Le Président de la République a pris part le 26 septembre 2018 à New York, au siège de l’Organisation des Nations unies, en marge de la 73ème session de l’Assemblée générale, à la réunion de haut niveau sur le Mali et le Sahel où il a prononcé un discours rassembleur (voir ci-dessous).
La cérémonie d’ouverture de cette réunion était co-présidée par le Secrétaire Général des Nations Unies, le Président du Mali, les Ministres des Affaires Étrangères du Niger, de l’Algérie et de la France, les Présidents des Commissions de l’Union Africaine et de la Communauté économique des Etats de l’Afrique de l’Ouest (CEDEAO), et la Haute Représentante de l’Union Européenne pour les Affaires étrangères et la Politique de sécurité. Elle sera sanctionnée par une déclaration politique.

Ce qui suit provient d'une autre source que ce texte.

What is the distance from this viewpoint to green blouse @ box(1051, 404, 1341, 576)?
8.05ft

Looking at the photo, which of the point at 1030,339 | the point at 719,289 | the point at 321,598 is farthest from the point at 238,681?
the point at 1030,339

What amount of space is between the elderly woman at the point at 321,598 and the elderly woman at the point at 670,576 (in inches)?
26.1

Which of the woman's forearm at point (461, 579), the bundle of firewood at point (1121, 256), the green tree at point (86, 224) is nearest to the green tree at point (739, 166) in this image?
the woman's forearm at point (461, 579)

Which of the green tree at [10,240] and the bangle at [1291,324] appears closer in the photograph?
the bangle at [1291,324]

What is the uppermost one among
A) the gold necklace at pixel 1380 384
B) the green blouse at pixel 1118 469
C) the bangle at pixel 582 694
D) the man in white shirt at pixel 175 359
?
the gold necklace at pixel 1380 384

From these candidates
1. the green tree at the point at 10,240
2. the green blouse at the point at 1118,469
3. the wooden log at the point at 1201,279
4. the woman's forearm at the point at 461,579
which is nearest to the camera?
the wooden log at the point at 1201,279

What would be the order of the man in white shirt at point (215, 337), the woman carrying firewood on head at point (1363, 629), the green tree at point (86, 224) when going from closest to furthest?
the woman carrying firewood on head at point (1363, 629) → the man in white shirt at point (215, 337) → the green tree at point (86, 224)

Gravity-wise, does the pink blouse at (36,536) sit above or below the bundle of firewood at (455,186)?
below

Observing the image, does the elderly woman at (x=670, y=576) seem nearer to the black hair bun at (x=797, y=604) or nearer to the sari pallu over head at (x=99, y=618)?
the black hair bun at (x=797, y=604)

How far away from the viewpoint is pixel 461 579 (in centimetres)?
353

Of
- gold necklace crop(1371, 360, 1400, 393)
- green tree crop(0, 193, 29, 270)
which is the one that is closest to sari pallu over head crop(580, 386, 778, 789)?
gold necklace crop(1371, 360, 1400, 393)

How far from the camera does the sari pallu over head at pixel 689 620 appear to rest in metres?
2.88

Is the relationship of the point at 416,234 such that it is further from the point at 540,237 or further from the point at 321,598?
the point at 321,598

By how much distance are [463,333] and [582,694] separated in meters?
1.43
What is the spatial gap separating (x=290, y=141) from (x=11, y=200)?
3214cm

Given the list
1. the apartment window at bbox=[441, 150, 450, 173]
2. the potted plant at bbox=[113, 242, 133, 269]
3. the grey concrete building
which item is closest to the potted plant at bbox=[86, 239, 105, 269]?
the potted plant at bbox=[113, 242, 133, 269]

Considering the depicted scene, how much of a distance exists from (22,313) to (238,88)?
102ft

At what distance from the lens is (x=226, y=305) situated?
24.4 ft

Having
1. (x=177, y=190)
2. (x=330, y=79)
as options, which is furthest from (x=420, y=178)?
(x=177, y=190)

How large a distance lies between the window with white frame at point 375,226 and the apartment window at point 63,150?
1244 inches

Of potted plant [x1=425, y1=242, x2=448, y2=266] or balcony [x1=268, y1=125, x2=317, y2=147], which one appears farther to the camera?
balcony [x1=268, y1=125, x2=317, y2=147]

Au cours de la réunion, l’ONU, l’UA et l’UE ont chacune appelé la communauté internationale à agir ensemble pour aider le Mali dans la mise en œuvre de l’Accord pour la paix et la réconciliation issu du processus d’Alger.
Allocution de S.E.M. Ibrahim Boubacar Keïta, Président de la République à la Réunion de haut niveau sur le Mali et le Sahel
New York, 26 septembre 2018
Mesdames, Messieurs les Chefs d’Etat et de Gouvernement,
Monsieur le Président, Cher frère Mahamadou Issoufou,
Monsieur le Secrétaire général, Cher ami António Guterres,
Très Chers amis et partenaires du Mali et du Sahel,
Mesdames, Messieurs,
C’est toujours avec le même intérêt que je participe à cette réunion consacrée à la situation au Mali et au le Sahel. Cette rencontre qui tend à devenir une véritable tradition vise non seulement à informer la communauté internationale sur l’évolution de la situation politique et sécuritaire mais également, de sensibiliser sur les difficultés et les défis auxquels font face les pays du Sahel en général et le Mali en particulier.
Je voudrais me réjouir de votre présence et vous remercier pour votre considération, preuve si besoin en était de la solidarité agissante des Nations que vous représentez envers les peuples du Mali et du Sahel.
Je voudrais également, avant de poursuivre, rendre un vibrant hommage à toutes les victimes, civiles comme militaires, maliennes comme étrangères, de la crise malienne.
Aussi, voudrais-je exprimer ma gratitude ainsi que celle du peuple malien, au Secrétaire général et à l’ensemble du personnel des Nations Unies, pour leur engagement et leur détermination en faveur de la résolution durable de la crise malienne.
Monsieur le Secrétaire Général, je tiens à vous signifier la haute appréciation des maliens de la visite que vous avez bien voulu effectuer dans notre pays, en mai 2018.
Elle a été heureuse, car ayant permis de renforcer la confiance entre les parties maliennes et de déclencher une nouvelle dynamique pour faire avancer le processus de paix.
Dans le même esprit, la délégation du Mali, ici présente dans cette salle, comprend les représentants des mouvements signataires de l’Accord pour la paix ce qui traduit, incontestablement, la volonté des parties signataires de cheminer désormais ensemble vers une paix durable.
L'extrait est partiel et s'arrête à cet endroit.